━━━ PROVIDED ENTRIES ━━━

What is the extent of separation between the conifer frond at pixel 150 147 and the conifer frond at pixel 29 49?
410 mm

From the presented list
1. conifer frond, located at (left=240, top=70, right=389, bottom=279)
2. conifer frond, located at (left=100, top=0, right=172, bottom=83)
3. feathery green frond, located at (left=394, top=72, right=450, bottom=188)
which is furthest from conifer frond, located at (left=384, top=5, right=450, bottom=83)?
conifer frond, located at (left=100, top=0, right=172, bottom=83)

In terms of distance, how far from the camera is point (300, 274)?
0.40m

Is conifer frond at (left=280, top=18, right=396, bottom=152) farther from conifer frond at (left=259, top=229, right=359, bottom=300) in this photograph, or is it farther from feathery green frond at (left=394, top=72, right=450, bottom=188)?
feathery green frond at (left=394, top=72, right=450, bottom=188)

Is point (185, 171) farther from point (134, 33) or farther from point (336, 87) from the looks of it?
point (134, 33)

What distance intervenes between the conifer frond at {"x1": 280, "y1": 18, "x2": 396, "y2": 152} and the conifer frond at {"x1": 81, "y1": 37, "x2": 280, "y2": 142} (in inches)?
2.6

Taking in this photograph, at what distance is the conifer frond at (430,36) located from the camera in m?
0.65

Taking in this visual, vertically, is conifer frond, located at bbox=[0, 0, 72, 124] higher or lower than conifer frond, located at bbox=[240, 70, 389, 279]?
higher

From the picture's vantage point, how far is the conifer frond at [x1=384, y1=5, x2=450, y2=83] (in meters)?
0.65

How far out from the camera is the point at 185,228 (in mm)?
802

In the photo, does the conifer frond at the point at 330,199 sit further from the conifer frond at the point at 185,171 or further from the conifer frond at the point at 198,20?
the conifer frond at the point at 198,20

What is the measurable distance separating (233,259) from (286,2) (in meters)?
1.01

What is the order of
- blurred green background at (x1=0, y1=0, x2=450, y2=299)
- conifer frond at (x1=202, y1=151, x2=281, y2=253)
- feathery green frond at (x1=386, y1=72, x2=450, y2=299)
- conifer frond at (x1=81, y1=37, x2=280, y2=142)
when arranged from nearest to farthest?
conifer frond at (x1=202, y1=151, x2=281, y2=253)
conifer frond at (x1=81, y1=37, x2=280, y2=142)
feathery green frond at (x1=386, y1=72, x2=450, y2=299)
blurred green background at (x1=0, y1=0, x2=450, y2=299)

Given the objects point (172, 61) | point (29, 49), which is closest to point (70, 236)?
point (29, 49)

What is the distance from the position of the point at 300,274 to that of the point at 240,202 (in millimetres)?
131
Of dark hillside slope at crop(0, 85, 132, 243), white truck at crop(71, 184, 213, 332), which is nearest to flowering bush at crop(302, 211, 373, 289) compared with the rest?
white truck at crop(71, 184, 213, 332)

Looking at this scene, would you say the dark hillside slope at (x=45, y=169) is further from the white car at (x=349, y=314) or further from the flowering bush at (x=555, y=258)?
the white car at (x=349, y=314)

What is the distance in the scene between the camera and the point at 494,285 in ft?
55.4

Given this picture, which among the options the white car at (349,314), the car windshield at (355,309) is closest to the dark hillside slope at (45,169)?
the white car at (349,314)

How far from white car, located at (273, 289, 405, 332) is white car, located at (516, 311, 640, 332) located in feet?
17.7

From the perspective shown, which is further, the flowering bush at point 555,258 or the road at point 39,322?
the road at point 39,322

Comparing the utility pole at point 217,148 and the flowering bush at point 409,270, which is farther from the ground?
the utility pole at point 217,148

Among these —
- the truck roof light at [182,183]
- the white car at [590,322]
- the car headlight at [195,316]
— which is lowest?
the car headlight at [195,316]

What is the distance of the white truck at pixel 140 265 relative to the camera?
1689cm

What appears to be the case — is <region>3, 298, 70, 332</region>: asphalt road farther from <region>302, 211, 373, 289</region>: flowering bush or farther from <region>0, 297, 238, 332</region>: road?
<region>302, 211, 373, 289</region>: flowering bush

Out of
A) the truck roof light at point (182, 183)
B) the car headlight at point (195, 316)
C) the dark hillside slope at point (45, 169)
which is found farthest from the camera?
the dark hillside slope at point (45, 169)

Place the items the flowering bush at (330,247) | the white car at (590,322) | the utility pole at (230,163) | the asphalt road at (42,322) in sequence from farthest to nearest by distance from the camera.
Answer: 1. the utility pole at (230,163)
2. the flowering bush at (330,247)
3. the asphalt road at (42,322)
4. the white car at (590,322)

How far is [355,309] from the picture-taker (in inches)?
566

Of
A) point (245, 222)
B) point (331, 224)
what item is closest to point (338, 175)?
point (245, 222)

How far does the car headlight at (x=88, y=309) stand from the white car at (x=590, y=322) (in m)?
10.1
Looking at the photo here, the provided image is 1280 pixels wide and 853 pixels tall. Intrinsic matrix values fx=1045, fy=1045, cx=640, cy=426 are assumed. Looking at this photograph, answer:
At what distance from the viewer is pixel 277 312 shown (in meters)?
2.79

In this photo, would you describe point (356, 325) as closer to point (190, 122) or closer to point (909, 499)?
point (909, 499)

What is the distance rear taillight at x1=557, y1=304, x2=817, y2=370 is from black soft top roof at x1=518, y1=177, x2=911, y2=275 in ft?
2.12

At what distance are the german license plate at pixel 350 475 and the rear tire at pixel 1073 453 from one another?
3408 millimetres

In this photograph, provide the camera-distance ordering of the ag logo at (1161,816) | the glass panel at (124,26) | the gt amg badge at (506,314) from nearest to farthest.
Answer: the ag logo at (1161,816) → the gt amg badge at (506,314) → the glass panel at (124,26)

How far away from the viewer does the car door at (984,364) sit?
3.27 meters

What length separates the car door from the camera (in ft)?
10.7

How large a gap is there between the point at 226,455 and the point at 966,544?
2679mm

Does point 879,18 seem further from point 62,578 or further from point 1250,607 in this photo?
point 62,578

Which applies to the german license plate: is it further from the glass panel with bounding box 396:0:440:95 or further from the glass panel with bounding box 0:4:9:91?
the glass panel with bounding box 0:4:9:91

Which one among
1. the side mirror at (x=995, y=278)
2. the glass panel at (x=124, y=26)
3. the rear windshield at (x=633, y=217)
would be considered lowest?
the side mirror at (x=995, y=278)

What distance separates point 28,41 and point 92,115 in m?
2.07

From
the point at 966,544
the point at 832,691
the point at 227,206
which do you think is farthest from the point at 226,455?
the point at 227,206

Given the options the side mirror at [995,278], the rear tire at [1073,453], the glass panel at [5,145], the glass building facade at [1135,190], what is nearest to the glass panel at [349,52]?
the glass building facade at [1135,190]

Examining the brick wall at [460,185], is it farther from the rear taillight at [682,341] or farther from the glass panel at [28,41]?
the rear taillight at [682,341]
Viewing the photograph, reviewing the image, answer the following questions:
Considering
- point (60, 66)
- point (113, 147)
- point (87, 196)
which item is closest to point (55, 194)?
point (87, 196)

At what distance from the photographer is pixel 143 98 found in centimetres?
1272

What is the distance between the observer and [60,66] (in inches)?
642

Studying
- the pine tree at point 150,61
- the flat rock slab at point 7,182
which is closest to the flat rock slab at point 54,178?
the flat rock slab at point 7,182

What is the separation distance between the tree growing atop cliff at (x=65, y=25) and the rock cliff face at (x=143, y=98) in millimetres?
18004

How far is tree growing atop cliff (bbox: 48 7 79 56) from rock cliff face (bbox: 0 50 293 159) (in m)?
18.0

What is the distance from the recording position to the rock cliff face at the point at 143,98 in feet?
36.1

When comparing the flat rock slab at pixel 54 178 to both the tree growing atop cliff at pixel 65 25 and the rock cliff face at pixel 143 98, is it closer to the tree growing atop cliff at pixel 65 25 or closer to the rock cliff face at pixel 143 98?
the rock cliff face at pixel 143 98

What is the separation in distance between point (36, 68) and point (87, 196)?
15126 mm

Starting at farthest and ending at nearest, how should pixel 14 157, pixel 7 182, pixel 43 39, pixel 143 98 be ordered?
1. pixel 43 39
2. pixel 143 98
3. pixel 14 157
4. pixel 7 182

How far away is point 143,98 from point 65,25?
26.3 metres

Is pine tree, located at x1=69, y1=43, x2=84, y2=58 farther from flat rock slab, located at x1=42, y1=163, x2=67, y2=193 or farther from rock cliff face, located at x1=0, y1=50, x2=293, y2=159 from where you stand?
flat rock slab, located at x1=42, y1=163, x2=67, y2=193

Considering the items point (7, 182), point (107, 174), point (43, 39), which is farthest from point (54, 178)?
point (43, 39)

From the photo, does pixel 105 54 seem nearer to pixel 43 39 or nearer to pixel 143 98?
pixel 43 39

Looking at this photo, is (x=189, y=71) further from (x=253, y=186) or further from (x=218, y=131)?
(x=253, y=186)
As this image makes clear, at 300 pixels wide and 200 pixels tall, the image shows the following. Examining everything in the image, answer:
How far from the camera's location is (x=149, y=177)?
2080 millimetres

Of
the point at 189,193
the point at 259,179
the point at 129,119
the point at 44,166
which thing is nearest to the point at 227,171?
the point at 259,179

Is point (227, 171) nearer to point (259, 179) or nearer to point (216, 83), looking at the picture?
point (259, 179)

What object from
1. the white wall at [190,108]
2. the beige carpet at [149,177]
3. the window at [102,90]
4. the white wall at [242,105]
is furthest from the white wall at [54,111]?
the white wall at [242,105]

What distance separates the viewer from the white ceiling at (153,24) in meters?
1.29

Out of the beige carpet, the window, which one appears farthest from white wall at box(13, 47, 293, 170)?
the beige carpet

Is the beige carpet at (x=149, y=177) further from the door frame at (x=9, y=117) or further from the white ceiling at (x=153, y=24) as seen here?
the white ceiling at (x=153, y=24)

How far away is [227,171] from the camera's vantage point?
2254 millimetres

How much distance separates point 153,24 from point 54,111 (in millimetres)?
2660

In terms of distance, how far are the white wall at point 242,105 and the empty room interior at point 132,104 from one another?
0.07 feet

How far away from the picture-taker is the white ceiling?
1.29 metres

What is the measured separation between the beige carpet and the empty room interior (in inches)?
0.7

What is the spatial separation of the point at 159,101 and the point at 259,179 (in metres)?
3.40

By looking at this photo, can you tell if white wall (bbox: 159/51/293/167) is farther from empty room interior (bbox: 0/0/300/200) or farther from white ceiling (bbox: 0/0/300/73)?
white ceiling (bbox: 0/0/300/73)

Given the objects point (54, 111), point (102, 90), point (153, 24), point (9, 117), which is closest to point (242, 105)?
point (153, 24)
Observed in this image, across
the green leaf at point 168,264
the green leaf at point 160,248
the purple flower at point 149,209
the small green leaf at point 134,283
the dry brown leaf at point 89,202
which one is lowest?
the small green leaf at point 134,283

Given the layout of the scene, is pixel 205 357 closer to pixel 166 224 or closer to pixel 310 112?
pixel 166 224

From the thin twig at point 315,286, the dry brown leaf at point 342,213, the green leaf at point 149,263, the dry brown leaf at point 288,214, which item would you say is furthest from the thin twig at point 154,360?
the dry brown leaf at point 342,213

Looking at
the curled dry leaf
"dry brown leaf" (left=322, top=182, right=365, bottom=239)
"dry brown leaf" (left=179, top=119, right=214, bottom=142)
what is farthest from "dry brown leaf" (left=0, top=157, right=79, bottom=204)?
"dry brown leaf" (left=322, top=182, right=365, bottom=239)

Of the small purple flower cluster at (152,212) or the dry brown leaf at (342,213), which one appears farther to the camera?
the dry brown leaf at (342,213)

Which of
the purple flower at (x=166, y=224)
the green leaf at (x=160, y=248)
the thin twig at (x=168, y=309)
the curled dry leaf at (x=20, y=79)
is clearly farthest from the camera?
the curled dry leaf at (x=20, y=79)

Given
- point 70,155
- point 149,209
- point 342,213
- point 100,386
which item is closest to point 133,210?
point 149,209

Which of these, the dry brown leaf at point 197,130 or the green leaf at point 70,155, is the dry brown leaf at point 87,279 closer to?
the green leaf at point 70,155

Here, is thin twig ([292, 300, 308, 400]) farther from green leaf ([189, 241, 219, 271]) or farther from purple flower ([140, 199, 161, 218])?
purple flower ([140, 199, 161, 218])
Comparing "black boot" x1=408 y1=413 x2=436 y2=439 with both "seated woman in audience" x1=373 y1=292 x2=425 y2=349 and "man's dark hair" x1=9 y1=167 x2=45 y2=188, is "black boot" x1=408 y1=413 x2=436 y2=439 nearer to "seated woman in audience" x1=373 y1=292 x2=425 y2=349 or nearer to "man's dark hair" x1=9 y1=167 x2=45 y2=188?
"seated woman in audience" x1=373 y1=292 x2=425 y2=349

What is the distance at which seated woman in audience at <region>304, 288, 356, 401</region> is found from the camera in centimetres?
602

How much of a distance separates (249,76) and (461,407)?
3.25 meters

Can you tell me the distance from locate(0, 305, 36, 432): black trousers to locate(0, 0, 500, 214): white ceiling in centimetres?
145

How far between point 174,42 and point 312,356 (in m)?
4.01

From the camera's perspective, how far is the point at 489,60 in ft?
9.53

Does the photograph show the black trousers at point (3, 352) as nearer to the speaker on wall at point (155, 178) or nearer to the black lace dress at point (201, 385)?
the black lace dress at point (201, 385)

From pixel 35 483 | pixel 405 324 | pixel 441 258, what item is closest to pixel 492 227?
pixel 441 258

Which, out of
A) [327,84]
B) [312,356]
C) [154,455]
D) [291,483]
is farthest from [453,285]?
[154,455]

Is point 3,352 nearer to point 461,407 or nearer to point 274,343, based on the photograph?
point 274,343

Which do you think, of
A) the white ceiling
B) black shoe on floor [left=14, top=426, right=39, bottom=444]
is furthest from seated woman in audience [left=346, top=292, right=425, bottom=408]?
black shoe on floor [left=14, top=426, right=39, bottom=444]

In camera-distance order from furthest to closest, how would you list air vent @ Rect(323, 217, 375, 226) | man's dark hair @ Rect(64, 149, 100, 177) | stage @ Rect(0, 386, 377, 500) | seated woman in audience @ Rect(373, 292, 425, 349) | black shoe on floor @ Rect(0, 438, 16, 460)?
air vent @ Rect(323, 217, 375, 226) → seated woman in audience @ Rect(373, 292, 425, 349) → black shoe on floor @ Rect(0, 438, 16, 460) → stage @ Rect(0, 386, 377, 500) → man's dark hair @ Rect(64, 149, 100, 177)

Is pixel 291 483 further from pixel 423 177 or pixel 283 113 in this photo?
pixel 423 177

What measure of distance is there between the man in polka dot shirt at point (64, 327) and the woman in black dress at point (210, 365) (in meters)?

━━━

SET TASK: Nothing but the lines from the one with "In camera-distance order" through the last line should be repeated, each exactly as it stands.

EXPECTED OUTPUT:
In camera-distance order from furthest to closest, how would you list air vent @ Rect(323, 217, 375, 226) | man's dark hair @ Rect(64, 149, 100, 177) | stage @ Rect(0, 386, 377, 500) | seated woman in audience @ Rect(373, 292, 425, 349) | black shoe on floor @ Rect(0, 438, 16, 460)?
air vent @ Rect(323, 217, 375, 226) → seated woman in audience @ Rect(373, 292, 425, 349) → black shoe on floor @ Rect(0, 438, 16, 460) → stage @ Rect(0, 386, 377, 500) → man's dark hair @ Rect(64, 149, 100, 177)

Is pixel 291 483 further from pixel 423 177 or pixel 283 113 in this photo?
pixel 423 177

What measure of distance is there between the man in polka dot shirt at point (64, 327) and the woman in black dress at point (210, 365) (in meters)?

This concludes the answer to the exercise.